Max Mara, Whitechapel Gallery and Collezione Maramotti are delighted to present and congratulate Dominique White as the winner of the Max Mara Art Prize for Women.
White was announced at a special ceremony held at Whitechapel Gallery on 28 March 2023 by guest presenter, Alayo Akinkugbe. The evening was co-hosted by Gilane Tawadros, Director of the Whitechapel Gallery, and Luigi Maramotti, CEO of Max Mara Fashion Group Srl.
White was selected from an exceptional shortlist of fellow artists: Rebecca Bellantoni, Bhajan Hunjan, Onyeka Igwe and Zinzi Minott, by a jury comprising gallerist Rozsa Farkas, artist Claudette Johnson, writer Derica Shields and collector Maria Sukkar. The panel was chaired by the Prize’s guest curator, Bina von Stauffenberg, in collaboration with Gilane Tawadros.
The prize, set up to support and nurture women-identifying artists at a crucial stage in their career, uniquely awards White a six-month bespoke residency in Italy, tailored to fit, inform and develop her winning proposal. This will culminate in a major solo exhibition to be held in 2024, launching at Whitechapel Gallery and touring to Collezione Maramotti, Reggio Emilia, Italy.
About Dominique White
Dominique White (b. 1993) lives and works between Marseille, France and Essex, UK. A sculptor and installation artist, she is interested in creating new worlds for ‘Blackness’ and fascinated by the metaphoric potency and regenerative power of the sea. She produces ghostly, seemingly fragile, yet highly physical works, often employing discarded and potent nautical relics such as old sails, masts, burned mahogany, chains and rope, and materials such as Kaolin clay and untreated iron. Her practice weaves together theories of Black Subjectivity, Afro-pessimism and Hydrarchy with nautical myths particularly relevant to the Black Diaspora. She uses the term Shipwreck(ed) to describe an arena for her work, which she redefines as a reflexive verb and state of being to embody the inherent abolition within her work. White’s sculptures, or ‘beacons’, recall sea-bound, imagined worlds which prophesise the emergence of the Stateless: “a [Black] future that hasn’t yet happened, but must.”
About the Awarded Artwork
White’s winning proposal for the 9th edition of the Max Mara Art Prize for Women is for a new body of work entitled Deadweight, taking as its starting point the measure of ‘deadweight tonnage’, an official term used in the maritime industry that calculates how many units of weight a ship can take before it sinks. The project continues her artistic and political concerns, while engaging with additional narratives and cultural layers which will be researched and further developed during her 6-month residency in Italy.

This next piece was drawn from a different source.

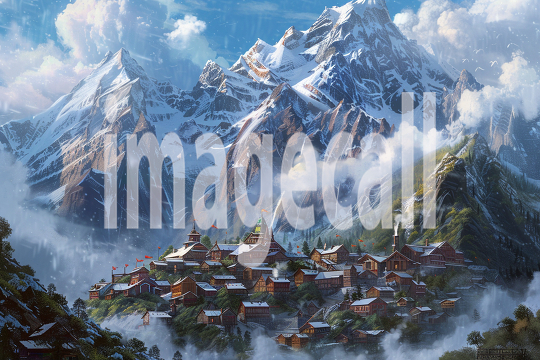 4e8d-b852-13379fb46d8f0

Through dedicated research, mentoring, study, field trips and studio work, White will explore and interrogate the meaning and exploitation of ‘deadweight tonnage’, tracing its relevance to the historical slave trade and its contemporary forms in the Mediterranean. She will work with historians and journalists as well as visit key sites in southern Italy as part of her inquiry. The residency programme will also include visiting nautical museums, archives and collections; searching ship (grave) yards for discarded materials; and working with traditional and contemporary metal workers to deepen the artist’s understanding of the production processes, skills and techniques required to develop the work. As part of Deadweight’s creative development, White intends to build and then submerge elements of the final work in the Tyrrhenian Sea off the west coast of Italy, which will then form the basis of the solo exhibition in 2024.
Read the full press release here.
The Max Mara Art Prize, the only visual art prize of its kind in the UK, has been awarded biennially since 2005, and is open to UK-based, emerging, women artists who have not previously had a major solo exhibition. The partners of the prize are Max Mara, Whitechapel Gallery and Collezione Maramotti who work in collaboration on each phase of the prize.